- Directed by: Mario Soldati
- Written by: Noel Langley Mario Monicelli Steno Mario Soldati
- Based on: play by Peppino De Filippo
- Produced by: Colin Lesslie Carlo Ponti John Sutro
- Starring: Jean Kent Robert Beatty Gordon Harker Margaret Rutherford Rona Anderson
- Cinematography: Mario Bava
- Edited by: Douglas Robertson
- Music by: Nino Rota
- Production company: Lux Film
- Distributed by: Renown Pictures Lux Film
- Release date: September 1950;
- Running time: 79 minutes
- Countries: United Kingdom Italy
- Language: English

= Her Favourite Husband =

1950 film by Mario Soldati

Her Favourite Husband (also known as The Taming of Dorothy and Quel bandito sono io) is a 1950 British-Italian comedy film directed by Mario Soldati and starring Jean Kent, Robert Beatty and Margaret Rutherford. The screenplay was by Noel Langley, based on an adaptation by Stefano Vanzina (as Steno), Mario Monicelli and Soldati of the 1947 play Quel bandito sono io! by Peppino De Filippo. The film's art direction was by Piero Gherardi.

==Plot==

Mild mannered Italian bank clerk Antonio, dominated by his English wife Dorothy, is the double of Leo L'Americano, a local gangster. The gangster kidnaps Antonio and takes his place as husband in the family, to give him cover for a big bank robbery, which he plans to pin on Antonio. Farcical confusions ensue.

==Cast==
- Jean Kent as Dorothy Pellegrini
- Robert Beatty as Antonio Pellegrini
- Gordon Harker as Godfrey Dotherington
- Margaret Rutherford as Mrs. Dotherington
- Rona Anderson as Stellina
- Walter Crisham as Caradiotto
- Max Adrian as Catoni
- Tamara Lees as Rosana
- Michael Balfour as Pete
- Jack McNaughton as El Greco
- Norman Shelley as Mr. Dobson
- Danny Green as Angel Face
- Joss Ambler as Mr. Wilson
- Mary Hinton as Mrs. Wilson
- Peter Illing as Commissario Scaletti
- Jimmy Ventola as Ciocio Pellegrini
- Andreas Malandrinos as customs officer

==Critical reception==
The Monthly Film Bulletin wrote: "Gangster comedy which suffers from a profusion of English actors posing unsuccessfully as comic Italians, and from direction based on the principle that noise and muddle on the screen amounts to comedy. The whole effect is that of a charade which has got completely out of hand."

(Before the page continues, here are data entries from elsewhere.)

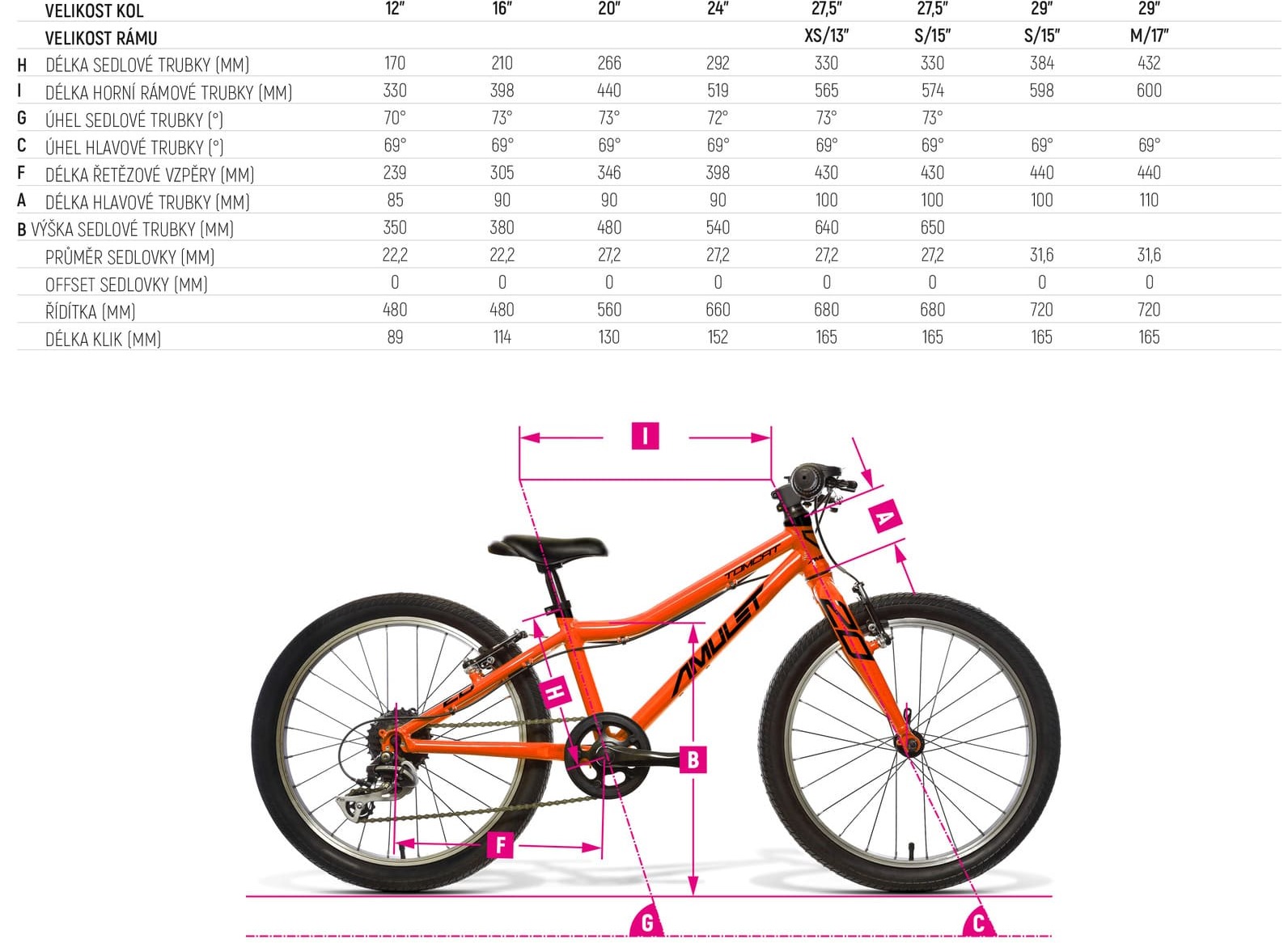 |   | VELIKOST KOL | 12" | 16" | 20" | 24" | 27,5" | 27,5" | 29" | 29" |
|---|---|---|---|---|---|---|---|---|---|
|   | VELIKOST RÁMU |   |   |   |   | XS/13" | S/15" | S/15" | M/17" |
| H | DÉLKA SEDLOVÉ TRUBKY (MM) | 170 | 210 | 266 | 292 | 330 | 330 | 384 | 432 |
| I | DÉLKA HORNÍ RÁMOVÉ TRUBKY (MM) | 330 | 398 | 440 | 519 | 565 | 574 | 598 | 600 |
| G | ÚHEL SEDLOVÉ TRUBKY (°) | 70° | 73° | 73° | 72° | 73° | 73° |   |   |
| C | ÚHEL HLAVOVÉ TRUBKY (°) | 69° | 69° | 69° | 69° | 69° | 69° | 69° | 69° |
| F | DÉLKA ŘETĚZOVÉ VZPĚRY (MM) | 239 | 305 | 346 | 398 | 430 | 430 | 440 | 440 |
| A | DÉLKA HLAVOVÉ TRUBKY (MM) | 85 | 90 | 90 | 90 | 100 | 100 | 100 | 110 |
| B | VÝŠKA SEDLOVÉ TRUBKY (MM) | 350 | 380 | 480 | 540 | 640 | 650 |   |   |
|   | PRŮMĚR SEDLOVKY (MM) | 22,2 | 22,2 | 27,2 | 27,2 | 27,2 | 27,2 | 31,6 | 31,6 |
|   | OFFSET SEDLOVKY (MM) | 0 | 0 | 0 | 0 | 0 | 0 | 0 | 0 |
|   | ŘÍDÍTKA (MM) | 480 | 480 | 560 | 660 | 680 | 680 | 720 | 720 |
|   | DÉLKA KLIK (MM) | 89 | 114 | 130 | 152 | 165 | 165 | 165 | 165 |

I
A
TOMCAT
AMULET
20
H
B
F
G
C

In British Sound Films: The Studio Years 1928–1959 David Quinlan rated the film as "mediocre", writing: "Film mistakes noise and muddle for comedy."

Leslie Halliwell said: "Rather tiresome Italian-set comedy with funny moments."

TV Guide wrote, "corny dialog bogs this film down much of the time."

Allmovie described it as "a genial romp distinguished by a sizeable supporting cast of familiar British players."